Hafni Says
Hafni says … she’s getting divorced. She’s phoning the novel’s narrator from a rest stop, but it’s Hafni who does all the talking.
She’s celebrating the divorce with a “smørrebrød tour” as she calls it – from Roskilde by way of Ringsted, Korsør, Nyborg, Svendborg, Faaborg and the Bøjden-Fynshav ferry to Gråsten, where she samples the South Jutland region’s renowned afternoon tea. It’s a tour that was meant to take a week – but it ends up taking nearly a month.
Now, Hafni’s phoning to talk about what went wrong along the way. She says:
I don’t want to be me.
I want to remake myself.
I don’t know how to remake myself.
Hafni Says is a radically experimental and completely unbridled book. It’s a novel about crisis and downfall, about the will to live, alienation, freedom, guilt and shame, and the heavy gaze of expectation. Simply put, it’s a novel about existence…Helle Helle has long proven that her authorship can’t be dismissed in a subordinate clause. Several of her novels already stand as masterpieces in Danish literature. Hafni Saysis no exception.”

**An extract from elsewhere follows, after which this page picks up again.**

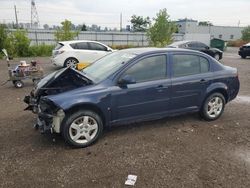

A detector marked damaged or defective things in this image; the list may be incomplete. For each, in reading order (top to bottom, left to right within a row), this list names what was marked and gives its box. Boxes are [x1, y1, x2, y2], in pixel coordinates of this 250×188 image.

Nordic Council Literature Prize Jury Statement
Hafni’s story makes you both laugh and cry. Full of situational comedy and consummate humour keen to the quirks of language. Full of sorrow and anxiety, simultaneously conveyed and assuaged by Helle’s marvellous writing (…) I envy anyone who is about to read this novel.
Politiken, 6/6 hearts
Helle Helle surpasses herself with Hafni’s shame and screw-ups (…) Like few writers, Helle Helle manages to reproduce herself in such a way that each new novel buds from the one(s) before it, not as a clone or a one-to-one copy, but as one of those small wonders that life (biological and literary) every once in a while bestows upon us. A kind of literary-evolutionary self-propagation, a self-refining process of cell division, the art of writing at its very best.
Berlingske, 6/6 stars
Helle Helle’s Hafni is perfectly perplexed (…) Every sentence is replete and tightly drawn; restrained and controlled (…) [Hafni’s] cleverly turned befuddlement could sound trying, and Hafni herself says: I don’t want to be me. I want to remake myself. But thank goodness, the novel, the smørrebrød tour, quivers with her liberating embarrassment, which is not despondent but deft, precise, drily humorous.
Weekendavisen
(…) let me highlight the splinteringly tight mini-chapters, (again) the strongest (the most well-turned, the funniest, the cleverest) short prose written by anyone on these shores …
Lars Bukdahl
Helle Helle’s literary strength lies in writing about existential ruptures without describing them in words. She sticks to ordinary people and moves on the surface, on the outside.
NRK
Helle Helle surpasses herself with this funny, dark and masterly novel.
Litteratursiden
It’s easy to fall in love with Hafni – even with all of her obsessive compulsive tendencies. Helle Helle has given us a person who spreads out in all directions, as most of us do.
Dagbladet, 6/6 stars
Helle Helle has been nominated for the Nordic Council Literature Prize for 2024 for Hafni Says Yes, of course she was. Because a novel can hardly get any better than this.
Bok365
With this wonderful novel, Helle raises her standard from gold to platinum.
Vårt Land
Helle Helle distills the art of understatement…
Jyllands-Posten
Helle Helle’s new novel moves elegantly between deep tragedy and wonderful language-savvy comedy (…) The reader swings between savouring the sweetness of the novel’s pinpoint prose and suffering with its hapless main character. One chuckles, and yet is racked to the soul when, together with Hafni, one ‘alight(s) by mistake in the middle of nowhere’.
Information
Above all, she is a profoundly musical novelist who can make even the simplest story truly soar.
Dagens Nyheter (Sweden)
…a brilliant Danish author who should be on every reader’s to-read list. Hafni’s story is both highly recognizable and subtly revolutionary… brilliantly rendered by Helle Helle.
Göteborgs-Posten (Sweden)
The layered narration is artfully constructed. The language is spare yet refined, full of half-sentences and gaps, with pauses for glances and gestures, for shocks, joys, and disappointments. This isn’t minimalism but poetry — compressed storytelling that builds, through a hundred small scenes, into a sweeping novel. […] Helle Helle crafts this female tragicomedy with unburdened elegance.
NZZ - Neue Zürcher Zeitung
Helle Helle
Photo by Mikkel Carl
Helle Helle (b. 1965) is a graduate of the Danish Academy of Creative Writing and the author of a number of novels as well as two collections of short fiction. She is one of Scandinavia’s most original writers, with a career spanning three decades, from her debut Example of Life (1993) to her most recent novel, Hafni Says, published to rave reviews in 2023. Her books have been translated into 24 languages.